Aralarında diplomatik temas
bulunmayan İsrail ve Suudi Arabistan'ın gizli toplantılar yaptığı ve İsrail Dış
ilişkiler direktörü Dore Gold ile Suudi Arabistan'ın hükümet danışmanı Enver
Eşki'nin, 2014-2016 döneminde 5 kez gizlice görüştüğü medyaya yansımıştır.[7] Bu
görüşmelerin uzantısında 2016 yılında, Suudi Arabistan liderliğinde, aralarında
Türkiye'nin de bulunduğu ülkeler, 'Teröre Karşı İslâm İttifakı' adıyla yeni
ittifak kurmuşlardır. Dikkat çeken nokta, bu koalisyonda İran, Irak ve
Suriye’ye yer verilmemiş olmasıdır. Dolayısıyla İsrail’in projesinin bu şekilde
hayata geçirildiğini söyleyebiliriz. 3 milyon askerin yer alacağı bu yeni bir
koalisyona Türkiye de asker göndereceğini açıklamıştır.[8]
İsrail, İran’a karşı güçlü bir
“Sünni İttifak” oluşturup elini kuvvetlendirirken, bir taraftan Filistin’de çok
rahat hareket etme imkânına kavuşmuş; diğer taraftan da bölgeyi 100 yıl sürecek
bir kaosa sürüklemenin alt zeminini oluşturmuştur.
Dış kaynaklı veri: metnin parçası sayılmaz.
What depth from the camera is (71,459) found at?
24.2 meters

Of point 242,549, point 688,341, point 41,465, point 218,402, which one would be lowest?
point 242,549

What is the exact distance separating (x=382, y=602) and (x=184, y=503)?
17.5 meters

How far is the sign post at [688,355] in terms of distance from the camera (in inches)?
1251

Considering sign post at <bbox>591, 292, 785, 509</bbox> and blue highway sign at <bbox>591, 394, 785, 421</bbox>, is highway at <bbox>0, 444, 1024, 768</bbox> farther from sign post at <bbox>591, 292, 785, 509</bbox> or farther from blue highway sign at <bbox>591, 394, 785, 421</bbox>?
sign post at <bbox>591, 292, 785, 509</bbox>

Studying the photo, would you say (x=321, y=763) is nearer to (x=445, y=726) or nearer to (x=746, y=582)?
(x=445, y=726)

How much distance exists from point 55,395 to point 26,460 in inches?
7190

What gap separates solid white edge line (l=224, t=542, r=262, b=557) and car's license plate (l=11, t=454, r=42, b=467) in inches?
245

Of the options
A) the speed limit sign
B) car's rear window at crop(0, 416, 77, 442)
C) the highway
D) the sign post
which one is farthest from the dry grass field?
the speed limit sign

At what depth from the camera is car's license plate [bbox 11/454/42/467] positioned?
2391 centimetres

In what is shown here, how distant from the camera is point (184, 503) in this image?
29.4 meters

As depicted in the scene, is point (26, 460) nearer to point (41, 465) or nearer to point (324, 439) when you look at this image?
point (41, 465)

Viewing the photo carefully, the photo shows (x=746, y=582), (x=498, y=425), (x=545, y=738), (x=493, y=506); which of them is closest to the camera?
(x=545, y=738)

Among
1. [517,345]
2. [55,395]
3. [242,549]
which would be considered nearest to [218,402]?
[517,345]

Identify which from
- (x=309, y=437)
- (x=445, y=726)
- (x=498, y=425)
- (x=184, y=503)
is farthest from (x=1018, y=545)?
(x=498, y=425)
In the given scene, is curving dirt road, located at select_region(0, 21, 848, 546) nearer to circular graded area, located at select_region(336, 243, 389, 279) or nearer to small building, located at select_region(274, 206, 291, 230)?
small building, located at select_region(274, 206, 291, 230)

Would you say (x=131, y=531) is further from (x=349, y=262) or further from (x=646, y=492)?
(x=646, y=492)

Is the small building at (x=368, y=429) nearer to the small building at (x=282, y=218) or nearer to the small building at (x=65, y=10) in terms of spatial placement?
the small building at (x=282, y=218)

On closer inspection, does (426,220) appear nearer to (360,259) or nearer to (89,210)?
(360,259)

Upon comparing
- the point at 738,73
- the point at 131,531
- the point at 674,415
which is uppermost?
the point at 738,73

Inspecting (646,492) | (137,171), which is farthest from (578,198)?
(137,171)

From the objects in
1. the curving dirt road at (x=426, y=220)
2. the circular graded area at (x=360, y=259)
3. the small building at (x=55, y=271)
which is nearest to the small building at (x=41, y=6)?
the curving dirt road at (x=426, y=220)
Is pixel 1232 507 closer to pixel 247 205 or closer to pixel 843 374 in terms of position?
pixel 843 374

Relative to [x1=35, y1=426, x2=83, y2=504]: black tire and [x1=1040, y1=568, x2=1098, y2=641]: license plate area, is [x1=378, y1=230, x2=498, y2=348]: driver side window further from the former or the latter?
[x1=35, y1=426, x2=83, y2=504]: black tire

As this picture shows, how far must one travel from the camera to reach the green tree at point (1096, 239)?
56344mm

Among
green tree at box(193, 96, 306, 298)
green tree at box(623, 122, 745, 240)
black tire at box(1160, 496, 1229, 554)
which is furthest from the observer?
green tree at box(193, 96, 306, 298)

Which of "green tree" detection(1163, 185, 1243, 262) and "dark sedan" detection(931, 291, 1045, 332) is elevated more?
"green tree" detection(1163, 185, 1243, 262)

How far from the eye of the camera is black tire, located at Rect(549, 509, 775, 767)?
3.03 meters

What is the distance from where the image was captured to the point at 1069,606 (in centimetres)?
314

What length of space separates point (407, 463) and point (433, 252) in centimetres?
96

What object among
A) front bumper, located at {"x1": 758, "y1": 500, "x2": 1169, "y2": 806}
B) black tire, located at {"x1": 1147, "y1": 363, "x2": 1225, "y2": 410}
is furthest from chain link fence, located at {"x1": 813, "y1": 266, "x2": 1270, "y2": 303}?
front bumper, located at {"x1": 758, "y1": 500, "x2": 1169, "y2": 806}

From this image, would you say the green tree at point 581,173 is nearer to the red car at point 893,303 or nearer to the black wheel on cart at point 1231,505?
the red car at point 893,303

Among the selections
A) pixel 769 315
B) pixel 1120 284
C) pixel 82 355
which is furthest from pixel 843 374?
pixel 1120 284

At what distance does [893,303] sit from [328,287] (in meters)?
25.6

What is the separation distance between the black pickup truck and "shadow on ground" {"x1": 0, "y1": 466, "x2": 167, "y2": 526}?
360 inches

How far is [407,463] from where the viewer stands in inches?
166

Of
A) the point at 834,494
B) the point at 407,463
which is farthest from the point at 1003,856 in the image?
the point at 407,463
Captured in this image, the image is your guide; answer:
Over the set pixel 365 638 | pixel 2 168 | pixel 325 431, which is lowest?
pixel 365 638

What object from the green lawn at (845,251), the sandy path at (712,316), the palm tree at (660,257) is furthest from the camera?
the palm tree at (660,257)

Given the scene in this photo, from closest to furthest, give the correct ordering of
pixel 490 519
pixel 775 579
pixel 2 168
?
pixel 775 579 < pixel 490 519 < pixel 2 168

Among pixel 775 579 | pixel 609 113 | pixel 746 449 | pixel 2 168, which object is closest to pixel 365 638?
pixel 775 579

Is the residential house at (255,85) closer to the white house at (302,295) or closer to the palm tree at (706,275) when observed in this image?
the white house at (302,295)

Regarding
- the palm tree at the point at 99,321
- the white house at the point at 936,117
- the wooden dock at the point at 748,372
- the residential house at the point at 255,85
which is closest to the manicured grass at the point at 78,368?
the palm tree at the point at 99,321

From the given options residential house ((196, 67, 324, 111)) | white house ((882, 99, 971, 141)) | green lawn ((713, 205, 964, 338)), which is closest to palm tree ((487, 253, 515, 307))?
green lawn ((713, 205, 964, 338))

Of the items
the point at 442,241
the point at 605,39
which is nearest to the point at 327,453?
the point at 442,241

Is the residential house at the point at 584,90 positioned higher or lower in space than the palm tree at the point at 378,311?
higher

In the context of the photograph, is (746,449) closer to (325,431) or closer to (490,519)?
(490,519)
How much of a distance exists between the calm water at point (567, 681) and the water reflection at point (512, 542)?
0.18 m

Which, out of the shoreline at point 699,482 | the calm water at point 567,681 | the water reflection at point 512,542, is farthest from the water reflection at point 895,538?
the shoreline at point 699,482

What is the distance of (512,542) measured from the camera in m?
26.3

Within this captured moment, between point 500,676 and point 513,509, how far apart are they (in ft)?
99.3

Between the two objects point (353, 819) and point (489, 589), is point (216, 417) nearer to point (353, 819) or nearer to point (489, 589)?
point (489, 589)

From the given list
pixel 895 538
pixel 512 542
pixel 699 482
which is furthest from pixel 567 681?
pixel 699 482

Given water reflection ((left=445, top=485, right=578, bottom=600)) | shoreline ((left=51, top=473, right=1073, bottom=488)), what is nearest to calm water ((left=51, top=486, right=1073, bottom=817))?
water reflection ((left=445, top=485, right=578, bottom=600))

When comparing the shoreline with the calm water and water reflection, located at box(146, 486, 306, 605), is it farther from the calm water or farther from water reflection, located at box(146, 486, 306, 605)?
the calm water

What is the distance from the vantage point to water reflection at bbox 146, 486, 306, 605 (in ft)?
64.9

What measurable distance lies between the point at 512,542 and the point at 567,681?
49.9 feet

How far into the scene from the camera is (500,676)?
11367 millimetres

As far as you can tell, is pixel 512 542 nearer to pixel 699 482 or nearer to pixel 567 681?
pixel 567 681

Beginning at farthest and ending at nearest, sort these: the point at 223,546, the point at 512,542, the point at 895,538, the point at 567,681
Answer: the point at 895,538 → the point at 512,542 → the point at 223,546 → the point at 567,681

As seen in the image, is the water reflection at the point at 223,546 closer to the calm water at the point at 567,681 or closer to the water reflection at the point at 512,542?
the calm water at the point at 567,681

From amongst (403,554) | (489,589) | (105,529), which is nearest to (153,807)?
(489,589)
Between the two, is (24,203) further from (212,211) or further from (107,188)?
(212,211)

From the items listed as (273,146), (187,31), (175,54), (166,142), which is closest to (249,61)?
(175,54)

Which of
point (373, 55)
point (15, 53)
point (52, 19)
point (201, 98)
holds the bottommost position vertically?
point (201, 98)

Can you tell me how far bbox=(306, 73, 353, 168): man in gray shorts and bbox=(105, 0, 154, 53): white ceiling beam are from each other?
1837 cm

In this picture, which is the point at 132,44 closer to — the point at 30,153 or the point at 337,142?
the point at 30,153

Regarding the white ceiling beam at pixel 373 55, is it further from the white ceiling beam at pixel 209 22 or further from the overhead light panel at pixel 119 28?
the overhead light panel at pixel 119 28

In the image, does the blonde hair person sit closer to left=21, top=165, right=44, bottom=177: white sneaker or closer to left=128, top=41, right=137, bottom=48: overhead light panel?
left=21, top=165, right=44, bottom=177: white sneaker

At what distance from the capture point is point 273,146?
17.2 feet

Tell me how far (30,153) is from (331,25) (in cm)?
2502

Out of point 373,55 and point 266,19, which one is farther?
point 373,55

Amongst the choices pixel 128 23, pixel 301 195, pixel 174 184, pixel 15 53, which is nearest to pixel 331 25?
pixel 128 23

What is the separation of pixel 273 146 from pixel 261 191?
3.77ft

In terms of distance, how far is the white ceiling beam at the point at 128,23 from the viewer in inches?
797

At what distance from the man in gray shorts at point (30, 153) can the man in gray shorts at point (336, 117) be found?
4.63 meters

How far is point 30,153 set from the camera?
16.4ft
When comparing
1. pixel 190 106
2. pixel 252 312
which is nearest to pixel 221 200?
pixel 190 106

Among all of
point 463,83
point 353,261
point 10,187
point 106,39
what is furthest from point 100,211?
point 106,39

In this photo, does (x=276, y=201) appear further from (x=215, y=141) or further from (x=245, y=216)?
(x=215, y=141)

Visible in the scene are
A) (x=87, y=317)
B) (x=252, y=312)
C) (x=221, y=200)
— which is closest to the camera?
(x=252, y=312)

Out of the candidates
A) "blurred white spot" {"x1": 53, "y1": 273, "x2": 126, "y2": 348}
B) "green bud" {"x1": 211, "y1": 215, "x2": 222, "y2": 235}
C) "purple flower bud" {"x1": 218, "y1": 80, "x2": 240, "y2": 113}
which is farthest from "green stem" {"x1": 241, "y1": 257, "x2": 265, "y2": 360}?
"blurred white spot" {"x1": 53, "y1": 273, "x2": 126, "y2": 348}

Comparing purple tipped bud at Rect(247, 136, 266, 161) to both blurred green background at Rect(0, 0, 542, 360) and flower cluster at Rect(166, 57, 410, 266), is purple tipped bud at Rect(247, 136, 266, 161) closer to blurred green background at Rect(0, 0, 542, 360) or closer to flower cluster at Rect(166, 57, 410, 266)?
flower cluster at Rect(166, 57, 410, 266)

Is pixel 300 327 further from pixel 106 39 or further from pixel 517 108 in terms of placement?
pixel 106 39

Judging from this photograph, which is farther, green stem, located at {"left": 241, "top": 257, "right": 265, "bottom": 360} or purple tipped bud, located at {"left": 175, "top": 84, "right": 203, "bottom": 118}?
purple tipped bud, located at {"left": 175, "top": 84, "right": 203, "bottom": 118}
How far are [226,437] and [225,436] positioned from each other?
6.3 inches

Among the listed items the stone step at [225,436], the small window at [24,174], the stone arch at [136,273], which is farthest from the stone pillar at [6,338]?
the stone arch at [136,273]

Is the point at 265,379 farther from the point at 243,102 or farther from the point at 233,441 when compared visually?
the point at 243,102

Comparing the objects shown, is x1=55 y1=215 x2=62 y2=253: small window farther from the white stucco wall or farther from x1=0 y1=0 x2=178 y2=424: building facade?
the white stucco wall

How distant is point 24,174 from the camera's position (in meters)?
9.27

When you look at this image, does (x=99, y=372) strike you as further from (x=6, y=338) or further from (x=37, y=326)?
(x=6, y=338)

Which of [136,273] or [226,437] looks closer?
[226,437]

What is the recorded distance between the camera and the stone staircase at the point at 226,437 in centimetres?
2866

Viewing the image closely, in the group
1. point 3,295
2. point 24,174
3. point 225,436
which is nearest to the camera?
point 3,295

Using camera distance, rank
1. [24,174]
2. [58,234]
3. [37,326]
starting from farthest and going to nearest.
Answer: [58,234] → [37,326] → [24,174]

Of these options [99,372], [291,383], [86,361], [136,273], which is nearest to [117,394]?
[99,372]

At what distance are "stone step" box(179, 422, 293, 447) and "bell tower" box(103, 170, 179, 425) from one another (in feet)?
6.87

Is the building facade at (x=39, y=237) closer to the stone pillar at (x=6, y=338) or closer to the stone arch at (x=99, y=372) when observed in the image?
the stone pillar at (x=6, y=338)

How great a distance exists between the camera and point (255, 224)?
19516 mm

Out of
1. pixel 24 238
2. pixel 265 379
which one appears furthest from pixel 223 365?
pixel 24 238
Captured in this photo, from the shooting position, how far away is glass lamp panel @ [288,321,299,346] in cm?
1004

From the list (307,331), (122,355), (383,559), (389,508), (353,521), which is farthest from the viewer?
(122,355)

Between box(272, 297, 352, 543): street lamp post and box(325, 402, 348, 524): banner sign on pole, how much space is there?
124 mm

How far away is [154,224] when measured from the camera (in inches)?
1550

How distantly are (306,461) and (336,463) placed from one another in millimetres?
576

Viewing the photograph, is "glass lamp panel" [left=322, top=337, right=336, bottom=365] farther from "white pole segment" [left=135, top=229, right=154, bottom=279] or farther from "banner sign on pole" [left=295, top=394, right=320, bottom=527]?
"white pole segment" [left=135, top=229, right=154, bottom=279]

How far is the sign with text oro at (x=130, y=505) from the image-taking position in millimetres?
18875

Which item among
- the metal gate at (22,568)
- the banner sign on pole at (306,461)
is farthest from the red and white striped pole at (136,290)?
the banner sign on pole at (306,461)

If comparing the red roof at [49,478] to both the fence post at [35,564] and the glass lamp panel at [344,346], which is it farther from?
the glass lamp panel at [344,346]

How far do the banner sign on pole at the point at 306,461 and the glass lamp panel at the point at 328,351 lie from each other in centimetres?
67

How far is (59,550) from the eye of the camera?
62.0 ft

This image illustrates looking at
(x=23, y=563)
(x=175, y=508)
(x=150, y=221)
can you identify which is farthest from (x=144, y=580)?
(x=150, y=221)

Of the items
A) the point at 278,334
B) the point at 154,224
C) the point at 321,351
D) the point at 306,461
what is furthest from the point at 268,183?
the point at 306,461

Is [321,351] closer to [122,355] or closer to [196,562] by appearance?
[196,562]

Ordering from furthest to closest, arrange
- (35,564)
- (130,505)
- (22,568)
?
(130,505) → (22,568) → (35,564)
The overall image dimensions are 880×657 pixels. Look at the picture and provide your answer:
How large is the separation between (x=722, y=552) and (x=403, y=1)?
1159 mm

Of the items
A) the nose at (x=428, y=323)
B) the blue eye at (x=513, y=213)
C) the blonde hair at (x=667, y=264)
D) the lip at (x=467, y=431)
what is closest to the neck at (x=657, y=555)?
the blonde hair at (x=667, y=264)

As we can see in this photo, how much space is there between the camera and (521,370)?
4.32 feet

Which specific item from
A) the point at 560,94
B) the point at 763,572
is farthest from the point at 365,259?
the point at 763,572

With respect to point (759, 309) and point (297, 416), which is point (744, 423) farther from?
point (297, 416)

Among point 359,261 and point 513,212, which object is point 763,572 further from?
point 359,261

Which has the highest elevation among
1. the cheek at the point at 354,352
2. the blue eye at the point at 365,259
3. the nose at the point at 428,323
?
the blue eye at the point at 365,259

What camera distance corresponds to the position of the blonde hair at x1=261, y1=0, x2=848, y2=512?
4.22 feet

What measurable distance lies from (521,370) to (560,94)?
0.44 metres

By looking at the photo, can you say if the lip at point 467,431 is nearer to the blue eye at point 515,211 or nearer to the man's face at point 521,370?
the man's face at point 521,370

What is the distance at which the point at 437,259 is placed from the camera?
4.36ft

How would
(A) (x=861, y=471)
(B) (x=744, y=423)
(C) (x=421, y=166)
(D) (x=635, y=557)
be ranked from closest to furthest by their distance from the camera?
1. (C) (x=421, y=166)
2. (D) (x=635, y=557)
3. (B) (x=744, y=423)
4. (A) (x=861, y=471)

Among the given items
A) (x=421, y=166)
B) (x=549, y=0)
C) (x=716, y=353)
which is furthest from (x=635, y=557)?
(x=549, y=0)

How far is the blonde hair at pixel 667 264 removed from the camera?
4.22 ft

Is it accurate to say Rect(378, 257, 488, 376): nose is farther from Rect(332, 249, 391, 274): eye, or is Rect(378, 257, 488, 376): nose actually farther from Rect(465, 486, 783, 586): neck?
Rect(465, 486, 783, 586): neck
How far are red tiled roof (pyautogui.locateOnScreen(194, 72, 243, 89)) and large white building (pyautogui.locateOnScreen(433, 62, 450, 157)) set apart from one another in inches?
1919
Ancak 2017 yılında Trump’ın
Suud görüşmesinden sonra “Katar Krizi” çıkarılmış ve İran’a karşı oluşan Sünni
blok parçalanmış, Suud önderliğinde Bahreyn, Birleşik Arap Emirlikleri, Mısır
gibi bazı ülkelerin yer aldığı bir “Arap İttifakı” meydana getirilmiştir. Bu
yeni durumun süreci nasıl etkileyeceği, bölge ülkelerinin özellikle, Türkiye ve
İran’ın izleyeceği politikalara bağlı olacaktır.
Türkiye’nin Katar’da Askeri Üs
Kurması ve Katar Krizi
Türkiye, yaklaşık 100 yıl sonra
İslâm coğrafyasında askeri boyutlu bir açılım içerisine girmiştir. Türkiye,
Katar ve Somali’de askeri üs açma kararı almış, Katar yönetimiyle gerekli
anlaşmaları yapmıştır. Türkiye ile Katar arasında 2007’de “savunma
sanayi işbirliği anlaşması”, 2012 yılında “askeri eğitim anlaşması” ve
2015’te “Türkiye-Katar Askeri İşbirliği anlaşması” imzalanmıştır.
Anlaşmaya uygun olarak hava, deniz ve özel birliklerden oluşan 3000 asker,
eğitim ve ortak tatbikatlar için Katar’da yer alacak; iki ülke, karşılıklı
istihbarat paylaşımında bulunacak ve Türkiye, “Katar’ı dış tehditlere
karşı koruyacaktır.”[9] Suudi
Arabistan, Türkiye’nin Katar’da üs kurmasını, genişleyen İran etkisini
frenleyebilmesi açısından başlangıçta memnuniyetle karşılamıştır.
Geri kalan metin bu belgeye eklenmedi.